As evening came on He and His disciples left the city again, returning to the mount of Olives, possibly to Bethany.
A Lesson in Faith (Mark 11:20-26)
The next morning as they returned to Jerusalem they observed the barren fig tree now dried up from the roots. When Peter called attention to this, Jesus used the incident to emphasize the power of faith. Faith is trust or confidence. Such confidence should be in God, not in any human expedient. We can have faith in Him only as we rest upon His Word. In replying to his Sunday school teacher’s inquiry, “What is faith?” the little boy was right in saying, “I think it is believing God and asking no questions.”
When God speaks, we are to take Him at His Word. If therefore He made it clear that it was His will to remove a mountain from its established place and cast it into the sea, real faith could count on Him to act, and so would dare to command the mountain to disappear. Doubtless, behind the natural figure our Lord had in mind mountains of difficulty, such as Zerubbabel faced in Palestine when the returned remnant encountered such fierce opposition in the days of rebuilding the temple (Zechariah 4:7). Nothing is impossible with God, and he who is in fellowship with God can act in faith assured his request will be honored.
“Therefore I say unto you, What things soever ye desire, when ye pray, believe that ye receive them, and ye shall have them.” Faith counts the things that are not as though they are. But we need to remember that these words apply only when we delight ourselves in the Lord, and so the desires of our hearts are according to His holy will (Psalm 37:4).
The state of the soul has much to do with the prayer of faith—hence the teaching on forgiveness given in Mark 11:25-26. God has never promised to answer the prayer of an unforgiving heart. An attitude of unforgiveness effectively blocks the channel of prayer so that no answer is possible. God forgives us as we forgive our brothers in Christ. This is not the forgiveness offered to a sinner, but to a failing saint. Unless we forgive others, our Father in Heaven will not forgive us when we come to Him acknowledging our sins from day to day.
This teaching as to prayer was given as the little company walked toward Jerusalem.

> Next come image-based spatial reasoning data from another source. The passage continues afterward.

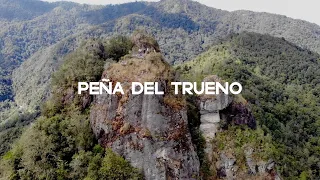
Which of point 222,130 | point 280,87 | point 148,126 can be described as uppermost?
point 148,126

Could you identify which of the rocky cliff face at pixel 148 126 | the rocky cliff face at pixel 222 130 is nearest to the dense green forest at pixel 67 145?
the rocky cliff face at pixel 148 126

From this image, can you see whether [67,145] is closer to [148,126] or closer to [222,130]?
[148,126]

The Authority of Jesus (Mark 11:27-33)
When they entered Jerusalem, almost immediately Jesus was challenged by the irate scribes and chief priests concerning the cleansing of the temple. But He put them to silence by His answers.
The religious leaders questioned Him as to the source of His authority for cleansing the temple in the way He had done it. He refused to answer, but asked them instead, “The baptism of John, was it from heaven, or of men?” The right answer to His question would be the answer to their question. If they admitted that John was sent by God, then the claims of Jesus were established, for John had declared Him to be the promised One who was to baptize with the Holy Spirit and with fire—something that none but Messiah could do.

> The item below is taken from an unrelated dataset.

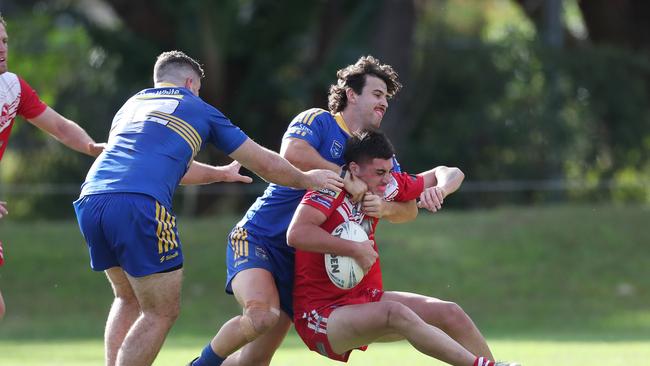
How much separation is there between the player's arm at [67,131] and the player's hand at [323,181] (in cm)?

These cunning legalists debated among themselves as to how they should reply. If they admitted John was God’s messenger to Israel they faced the inevitable question, “Why then did ye not believe him?” If they denied his divine commission they feared the people who firmly believed that John was a prophet. So they evaded the real question by answering, “We cannot tell.” Jesus replied, “Neither do I tell you by what authority I do these things.”
He was always ready to help honest inquirers. But these men were hypocritical objectors to His testimony. They were determined not to believe Him when His very works attested to His Messianic title and proclaimed Him to be that servant of Jehovah of whom Isaiah wrote, and for whom Israel had waited so long.